Dunque in lui c’era sì il desiderio di evadere, ma anche, acquattata sotto i faldoni, la fascinazione per la vita che scorreva fra polizze e premi. Nove mesi dura la gestazione di Kafka, ingravidato dal demone delle scartoffie, nove mesi in cui mostra una dedizione fuori dalla norma, avanzando nella carriera a velocità supersonica, da ausiliario a segretario superiore. Ma poi… «esprimiamo il nostro stupore che lo stato di salute del suddetto (Kafka, ndr), che dopo l’accurata visita del medico fiduciario effettuata nell’ottobre dell’anno scorso era stato raccomandato come assolutamente adatto, dopo così poco tempo sia cattivo a tal punto, da dover egli far seguire le sue immediate dimissioni». Così si chiude la pratica relativa allo scrittore nell’Archivio delle Generali che ora è diventato un librone di oltre 600 pagine e illustrazioni dal titolo Generali nella storia. Racconti d’archivio (Marsilio, euro 90). E nelle parole del dottor Gioberti Luzzati avvertiamo sia sorpresa, sia rammarico.
Già, perché dopo aver mollato il colpo il 4 luglio del 1908, il Nostro ci mette poche settimane ad accasarsi al suddetto «Istituto»: come dire, dal privato al pubblico, chi è causa del suo mal… Addio ai sogni di gloria in località esotiche, la metamorfosi di Franz da giovane ambizioso a scarafaggio parastatale si compie in un baleno. Ma quella non è una scelta avventata, un salto nel buio. Piuttosto, il compimento di un destino. Il Kafka maturo doveva marcire in ufficio, e conservare ritagli di notti per la sua «seconda vita», quella letteraria. Certo, egli continua a dare il meglio di sé nel lavoro, come testimonia l’interessante volume di Einaudi datato 1988 che raccoglie le Relazioni kafkiane sulle «attività edilizie complementari», gli infortuni «nelle piallatrici per legno», «l’istituzione e la gestione di una casa di cura per malattie nervose» riservata ai reduci di guerra… Certo, il buon Franz si schiera sempre dalla parte dei deboli, e non le manda a dire né alle istituzioni, né agli imprenditori. Ma scarpinando o sfrecciando in motocicletta su e giù per la tetra provincia boema durante i viaggi di ispezione, soggiornando in pensioni scalcinate, come racconta al fido Max Brod, mastica amaro.

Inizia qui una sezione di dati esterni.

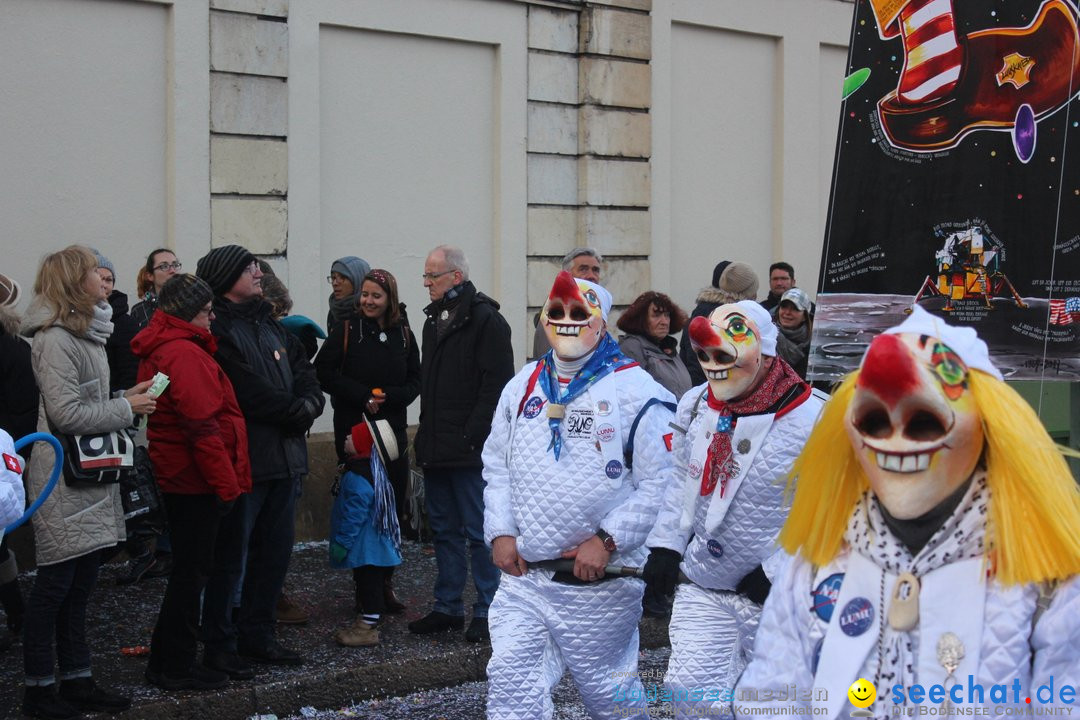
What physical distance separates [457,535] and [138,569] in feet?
7.26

Tuttavia, ammazzarsi di lavoro è un modo per accumulare fieno in cascina, visto il rapido fallimento della fabbrica di amianto messa su dal padre, per poi sfuggire un’insidia di altra natura: il matrimonio. «Essendo solo potrei forse un giorno abbandonare davvero il mio posto. Una volta sposato non sarà possibile mai», medita nell’estate del 1913. La fidanzata Felice Bauer, a meno di un anno dal primo incontro stava già diventando una pratica troppo complessa. Andò meglio con Milena Jesenská, anche perché non si vedevano quasi mai e flirtavano per lettera. Le scrive che «l’ufficio – e così sono stati la scuola elementare, il ginnasio, l’università, la famiglia, tutto – è un uomo vivo che, dovunque io sia, mi guarda con gli occhi innocenti, una persona con la quale sono stato unito in qualche modo che ignoro».
La fine stava arrivando, portando sia un bel Processo, sia un brutto funerale.